Exercise data:
◇ ◇ ◇

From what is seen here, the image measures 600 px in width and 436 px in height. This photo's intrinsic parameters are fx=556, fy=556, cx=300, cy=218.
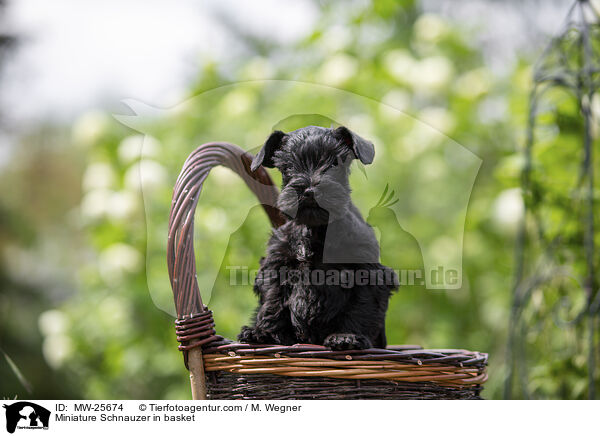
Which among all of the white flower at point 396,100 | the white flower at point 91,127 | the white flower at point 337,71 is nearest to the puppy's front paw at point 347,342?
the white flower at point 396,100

◇ ◇ ◇

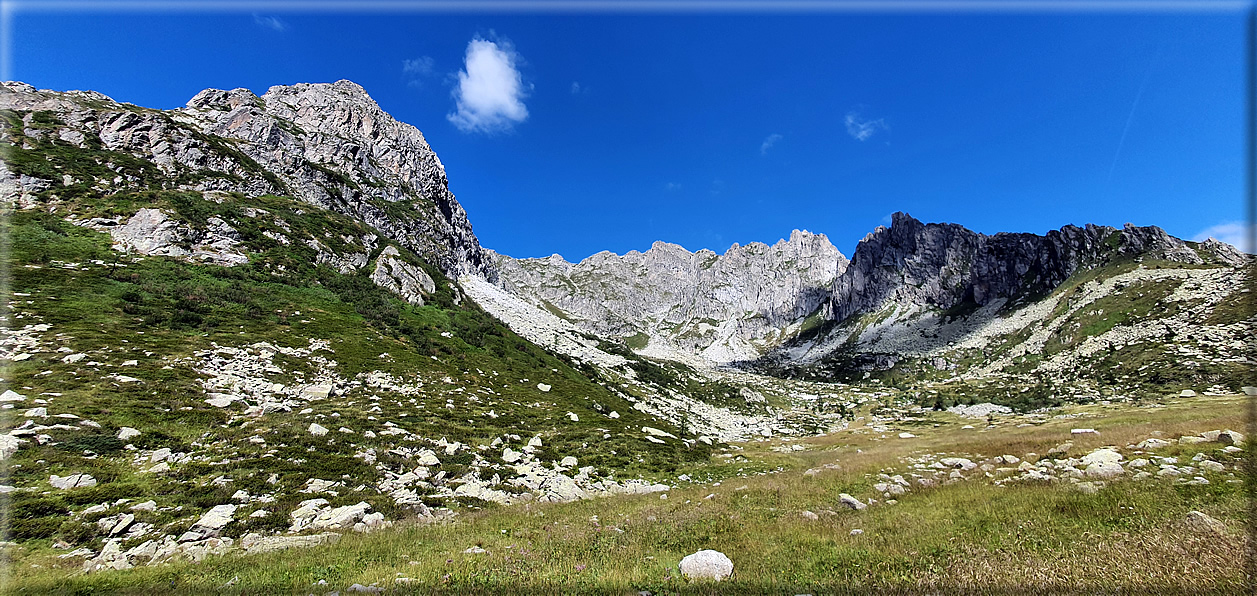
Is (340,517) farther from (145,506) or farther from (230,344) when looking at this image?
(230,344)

◇ ◇ ◇

Short exercise:
How many lines in the material above contain the word "image"? Reply with the number only.

Correct output:
2